The following events characterize the transmission of a nerve impulse (see Figure 1):

  • Resting potential. The resting potential describes the unstimulated, polarized state of a neuron (at about –70 millivolts).
  • Graded potential. A graded potential is a change in the resting potential of the plasma membrane in the response to a stimulus. A graded potential occurs when the stimulus causes Na + or K + gated channels to open. If Na + channels open, positive sodium ions enter, and the membrane depolarizes (becomes more positive). If the stimulus opens K + channels, then positive potassium ions exit across the membrane and the membranehyperpolarizes (becomes more negative). A graded potential is a local event that does not travel far from its origin. Graded potentials occur in cell bodies and dendrites. Light, heat, mechanical pressure, and chemicals, such as neurotransmitters, are examples of stimuli that may generate a graded potential (depending upon the neuron).

Figure 1.Events that characterize the transmission of a nerve impulse.


The following four steps describe the initiation of an impulse to the “resetting” of a neuron to prepare for a second stimulation:

  1. Action potential. Unlike a graded potential, an action potential is capable of traveling long distances.
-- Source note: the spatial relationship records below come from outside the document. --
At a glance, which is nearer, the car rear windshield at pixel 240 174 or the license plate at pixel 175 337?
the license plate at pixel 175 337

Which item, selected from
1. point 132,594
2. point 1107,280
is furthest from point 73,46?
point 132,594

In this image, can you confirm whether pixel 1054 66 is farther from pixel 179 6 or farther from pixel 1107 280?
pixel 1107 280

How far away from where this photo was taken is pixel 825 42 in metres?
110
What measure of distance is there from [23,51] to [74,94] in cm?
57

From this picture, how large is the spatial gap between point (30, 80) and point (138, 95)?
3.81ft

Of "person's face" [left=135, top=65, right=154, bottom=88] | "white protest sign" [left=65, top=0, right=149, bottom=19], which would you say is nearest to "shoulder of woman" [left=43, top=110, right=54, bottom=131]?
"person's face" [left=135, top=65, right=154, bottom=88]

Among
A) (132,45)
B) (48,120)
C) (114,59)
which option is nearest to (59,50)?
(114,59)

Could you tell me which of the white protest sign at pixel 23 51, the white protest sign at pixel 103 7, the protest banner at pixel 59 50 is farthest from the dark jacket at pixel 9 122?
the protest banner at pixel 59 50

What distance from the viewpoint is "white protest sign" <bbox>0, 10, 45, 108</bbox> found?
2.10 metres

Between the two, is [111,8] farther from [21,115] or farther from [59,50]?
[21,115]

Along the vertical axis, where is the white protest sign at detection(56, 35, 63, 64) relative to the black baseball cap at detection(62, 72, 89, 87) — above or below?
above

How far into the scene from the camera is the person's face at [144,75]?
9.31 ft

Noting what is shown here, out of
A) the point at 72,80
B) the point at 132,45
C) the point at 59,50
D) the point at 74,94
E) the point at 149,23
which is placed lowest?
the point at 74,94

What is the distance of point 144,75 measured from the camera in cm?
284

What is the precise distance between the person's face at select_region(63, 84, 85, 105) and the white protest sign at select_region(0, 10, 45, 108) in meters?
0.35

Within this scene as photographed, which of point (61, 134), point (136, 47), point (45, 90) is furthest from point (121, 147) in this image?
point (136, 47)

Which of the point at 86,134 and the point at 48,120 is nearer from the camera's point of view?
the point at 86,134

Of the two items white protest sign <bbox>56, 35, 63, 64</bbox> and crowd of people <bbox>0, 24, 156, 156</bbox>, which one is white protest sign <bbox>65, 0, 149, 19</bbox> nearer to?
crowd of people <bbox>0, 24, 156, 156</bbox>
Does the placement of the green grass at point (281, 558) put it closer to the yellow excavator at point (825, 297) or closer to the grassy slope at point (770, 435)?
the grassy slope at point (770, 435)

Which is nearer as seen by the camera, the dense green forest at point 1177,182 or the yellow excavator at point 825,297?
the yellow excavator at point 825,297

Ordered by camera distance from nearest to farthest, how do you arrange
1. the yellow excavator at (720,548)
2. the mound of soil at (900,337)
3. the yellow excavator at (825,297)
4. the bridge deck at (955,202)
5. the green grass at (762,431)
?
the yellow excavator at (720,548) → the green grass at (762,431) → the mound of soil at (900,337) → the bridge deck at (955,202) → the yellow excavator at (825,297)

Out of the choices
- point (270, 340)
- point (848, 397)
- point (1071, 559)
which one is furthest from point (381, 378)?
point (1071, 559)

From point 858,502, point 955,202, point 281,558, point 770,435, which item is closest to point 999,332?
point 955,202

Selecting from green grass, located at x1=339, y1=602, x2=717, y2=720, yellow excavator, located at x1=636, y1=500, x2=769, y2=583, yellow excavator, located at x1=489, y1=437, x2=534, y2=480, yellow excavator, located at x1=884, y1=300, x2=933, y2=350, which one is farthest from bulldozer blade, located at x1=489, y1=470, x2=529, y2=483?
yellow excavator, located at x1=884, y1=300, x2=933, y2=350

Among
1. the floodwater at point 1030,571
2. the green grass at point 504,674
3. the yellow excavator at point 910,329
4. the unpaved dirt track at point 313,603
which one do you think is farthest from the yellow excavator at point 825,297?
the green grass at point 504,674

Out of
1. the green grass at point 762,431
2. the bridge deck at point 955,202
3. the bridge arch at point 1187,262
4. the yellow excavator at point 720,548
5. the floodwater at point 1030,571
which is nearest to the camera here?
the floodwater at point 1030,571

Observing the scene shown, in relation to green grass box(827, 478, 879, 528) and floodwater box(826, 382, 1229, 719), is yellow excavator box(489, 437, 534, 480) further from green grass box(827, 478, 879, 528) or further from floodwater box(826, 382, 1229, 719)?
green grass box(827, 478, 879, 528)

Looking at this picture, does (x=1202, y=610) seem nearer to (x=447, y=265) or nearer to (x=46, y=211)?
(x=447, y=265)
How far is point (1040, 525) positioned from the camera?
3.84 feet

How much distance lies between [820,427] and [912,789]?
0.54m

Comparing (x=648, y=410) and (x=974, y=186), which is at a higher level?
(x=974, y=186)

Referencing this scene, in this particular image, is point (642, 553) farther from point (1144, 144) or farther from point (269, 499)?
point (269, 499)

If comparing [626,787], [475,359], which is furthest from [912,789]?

If a depolarizing graded potential is sufficiently large, Na + channels in the trigger zone open. In response, Na + on the outside of the membrane becomes depolarized (as in a graded potential). If the stimulus is strong enough—that is, if it is above a certain threshold level—additional Na + gates open, increasing the flow of Na + even more, causing an action potential, or complete depolarization (from –70 to about +30 millivolts). This in turn stimulates neighboring Na + gates, farther down the axon, to open. In this manner, the action potential travels down the length of the axon as opened Na + gates stimulate neighboring Na + gates to open. The action potential is an all‐or‐nothing event: When the stimulus fails to produce depolarization that exceeds the threshold value, no action potential results, but when threshold potential is exceeded, complete depolarization occurs.
  2. Repolarization. In response to the inflow of Na +, K + channels open, this time allowing K + on the inside to rush out of the cell. The movement of K + out of the cell causes repolarization by restoring the original membrane polarization. Unlike the resting potential, however, in repolarization the K + are on the outside and the Na + are on the inside. Soon after the K + gates open, the Na + gates close.
  3. Hyperpolarization. By the time the K + channels close, more K + have moved out of the cell than is actually necessary to establish the original polarized potential. Thus, the membrane becomes hyperpolarized (about –80 millivolts).
  4. Refractory period. With the passage of the action potential, the cell membrane is in an unusual state of affairs. The membrane is polarized, but the Na + and K + are on the wrong sides of the membrane. During this refractory period, the axon will not respond to a new stimulus. To reestablish the original distribution of these ions, the Na + and K + are returned to their resting potential location by Na +/K + pumps in the cell membrane. Once these ions are completely returned to their resting potential location, the neuron is ready for another stimulus.